## Work instruction:
Wherever "blue" appears in the records below, copy the line that holds it.

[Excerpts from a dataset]
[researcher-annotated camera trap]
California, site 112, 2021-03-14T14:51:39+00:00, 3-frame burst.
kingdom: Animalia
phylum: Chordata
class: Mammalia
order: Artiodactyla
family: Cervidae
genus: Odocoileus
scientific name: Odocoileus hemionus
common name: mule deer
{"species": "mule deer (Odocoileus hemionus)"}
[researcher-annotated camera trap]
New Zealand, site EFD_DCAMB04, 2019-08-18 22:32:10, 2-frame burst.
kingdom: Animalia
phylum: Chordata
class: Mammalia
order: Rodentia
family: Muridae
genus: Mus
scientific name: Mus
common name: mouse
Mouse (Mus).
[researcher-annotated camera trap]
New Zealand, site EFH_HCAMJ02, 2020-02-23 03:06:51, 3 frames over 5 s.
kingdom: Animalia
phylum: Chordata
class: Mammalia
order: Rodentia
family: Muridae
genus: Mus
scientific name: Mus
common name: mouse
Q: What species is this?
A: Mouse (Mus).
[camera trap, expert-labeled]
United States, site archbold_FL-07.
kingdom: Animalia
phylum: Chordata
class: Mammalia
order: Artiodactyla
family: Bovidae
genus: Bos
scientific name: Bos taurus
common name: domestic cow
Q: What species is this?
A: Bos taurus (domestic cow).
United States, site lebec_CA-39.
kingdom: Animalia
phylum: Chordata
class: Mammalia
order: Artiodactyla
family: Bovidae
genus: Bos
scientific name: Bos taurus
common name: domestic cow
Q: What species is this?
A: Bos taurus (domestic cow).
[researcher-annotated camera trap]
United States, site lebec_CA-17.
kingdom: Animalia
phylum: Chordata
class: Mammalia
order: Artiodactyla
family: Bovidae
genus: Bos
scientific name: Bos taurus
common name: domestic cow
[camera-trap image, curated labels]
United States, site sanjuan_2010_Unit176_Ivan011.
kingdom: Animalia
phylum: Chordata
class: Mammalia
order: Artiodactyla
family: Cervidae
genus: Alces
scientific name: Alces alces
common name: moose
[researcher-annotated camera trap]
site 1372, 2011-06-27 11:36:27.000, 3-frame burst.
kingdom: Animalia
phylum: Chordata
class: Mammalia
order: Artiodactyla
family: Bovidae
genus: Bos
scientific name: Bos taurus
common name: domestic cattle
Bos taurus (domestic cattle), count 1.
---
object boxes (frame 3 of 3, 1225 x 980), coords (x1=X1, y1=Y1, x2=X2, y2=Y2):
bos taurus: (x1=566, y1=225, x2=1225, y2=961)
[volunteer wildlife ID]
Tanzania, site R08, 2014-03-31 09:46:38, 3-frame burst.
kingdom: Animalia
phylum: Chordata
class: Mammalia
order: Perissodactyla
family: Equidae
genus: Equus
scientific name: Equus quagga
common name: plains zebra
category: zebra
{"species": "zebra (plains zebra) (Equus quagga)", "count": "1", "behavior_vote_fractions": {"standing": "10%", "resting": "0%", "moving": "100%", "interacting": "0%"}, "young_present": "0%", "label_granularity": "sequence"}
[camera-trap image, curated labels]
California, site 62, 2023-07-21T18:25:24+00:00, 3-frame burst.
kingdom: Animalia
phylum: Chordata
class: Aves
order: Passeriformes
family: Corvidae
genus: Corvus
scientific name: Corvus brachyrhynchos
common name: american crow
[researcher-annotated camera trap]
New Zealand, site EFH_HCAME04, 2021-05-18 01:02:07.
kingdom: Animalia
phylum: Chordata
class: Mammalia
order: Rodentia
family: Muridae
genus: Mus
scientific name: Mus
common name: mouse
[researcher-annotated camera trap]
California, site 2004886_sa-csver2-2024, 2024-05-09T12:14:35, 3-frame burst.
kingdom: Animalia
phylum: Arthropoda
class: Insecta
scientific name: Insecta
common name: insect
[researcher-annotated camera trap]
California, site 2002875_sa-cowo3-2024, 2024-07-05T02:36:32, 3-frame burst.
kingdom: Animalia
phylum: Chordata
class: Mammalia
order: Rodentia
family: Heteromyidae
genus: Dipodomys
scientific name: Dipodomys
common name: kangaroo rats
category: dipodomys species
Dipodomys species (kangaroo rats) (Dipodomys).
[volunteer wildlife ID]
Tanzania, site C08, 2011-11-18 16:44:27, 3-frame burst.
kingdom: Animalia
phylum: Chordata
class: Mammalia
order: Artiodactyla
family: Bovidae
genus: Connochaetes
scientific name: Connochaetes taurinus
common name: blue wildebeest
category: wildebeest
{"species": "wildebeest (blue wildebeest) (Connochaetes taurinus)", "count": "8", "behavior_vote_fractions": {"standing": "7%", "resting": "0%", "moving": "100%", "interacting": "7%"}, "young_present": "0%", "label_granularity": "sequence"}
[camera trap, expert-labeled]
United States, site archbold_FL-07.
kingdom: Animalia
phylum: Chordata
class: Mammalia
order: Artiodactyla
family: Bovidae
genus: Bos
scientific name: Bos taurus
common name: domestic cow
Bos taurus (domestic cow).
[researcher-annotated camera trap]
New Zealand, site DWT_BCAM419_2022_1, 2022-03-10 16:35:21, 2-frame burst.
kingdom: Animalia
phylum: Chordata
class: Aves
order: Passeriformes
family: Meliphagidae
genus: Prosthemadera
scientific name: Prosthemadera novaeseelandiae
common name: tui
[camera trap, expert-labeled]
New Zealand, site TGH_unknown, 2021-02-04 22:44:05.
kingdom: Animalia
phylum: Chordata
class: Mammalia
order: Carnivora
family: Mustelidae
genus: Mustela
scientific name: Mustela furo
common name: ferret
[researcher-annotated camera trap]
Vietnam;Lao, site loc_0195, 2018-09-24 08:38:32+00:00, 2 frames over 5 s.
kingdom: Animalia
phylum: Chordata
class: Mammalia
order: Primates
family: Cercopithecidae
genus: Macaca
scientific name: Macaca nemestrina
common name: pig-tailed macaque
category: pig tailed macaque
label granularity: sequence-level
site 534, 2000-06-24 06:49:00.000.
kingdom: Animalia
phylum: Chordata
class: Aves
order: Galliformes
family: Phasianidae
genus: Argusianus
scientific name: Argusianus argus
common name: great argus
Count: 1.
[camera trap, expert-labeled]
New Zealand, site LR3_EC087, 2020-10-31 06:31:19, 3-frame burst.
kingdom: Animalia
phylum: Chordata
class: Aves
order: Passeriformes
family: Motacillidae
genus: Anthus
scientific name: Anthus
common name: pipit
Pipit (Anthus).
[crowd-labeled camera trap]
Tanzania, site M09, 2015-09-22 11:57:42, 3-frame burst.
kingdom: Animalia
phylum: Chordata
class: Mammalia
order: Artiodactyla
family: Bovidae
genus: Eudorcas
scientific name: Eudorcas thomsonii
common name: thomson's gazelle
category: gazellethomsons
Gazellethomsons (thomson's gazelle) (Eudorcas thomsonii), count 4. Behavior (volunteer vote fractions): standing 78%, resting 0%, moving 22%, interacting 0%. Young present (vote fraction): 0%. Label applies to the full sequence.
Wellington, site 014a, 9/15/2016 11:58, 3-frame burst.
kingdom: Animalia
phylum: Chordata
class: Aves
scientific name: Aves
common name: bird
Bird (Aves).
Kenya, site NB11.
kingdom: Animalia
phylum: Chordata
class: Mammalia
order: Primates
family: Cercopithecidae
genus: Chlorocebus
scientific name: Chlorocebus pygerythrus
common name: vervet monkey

## Written response:
common name: blue wildebeest
{"species": "wildebeest (blue wildebeest) (Connochaetes taurinus)", "count": "8", "behavior_vote_fractions": {"standing": "7%", "resting": "0%", "moving": "100%", "interacting": "7%"}, "young_present": "0%", "label_granularity": "sequence"}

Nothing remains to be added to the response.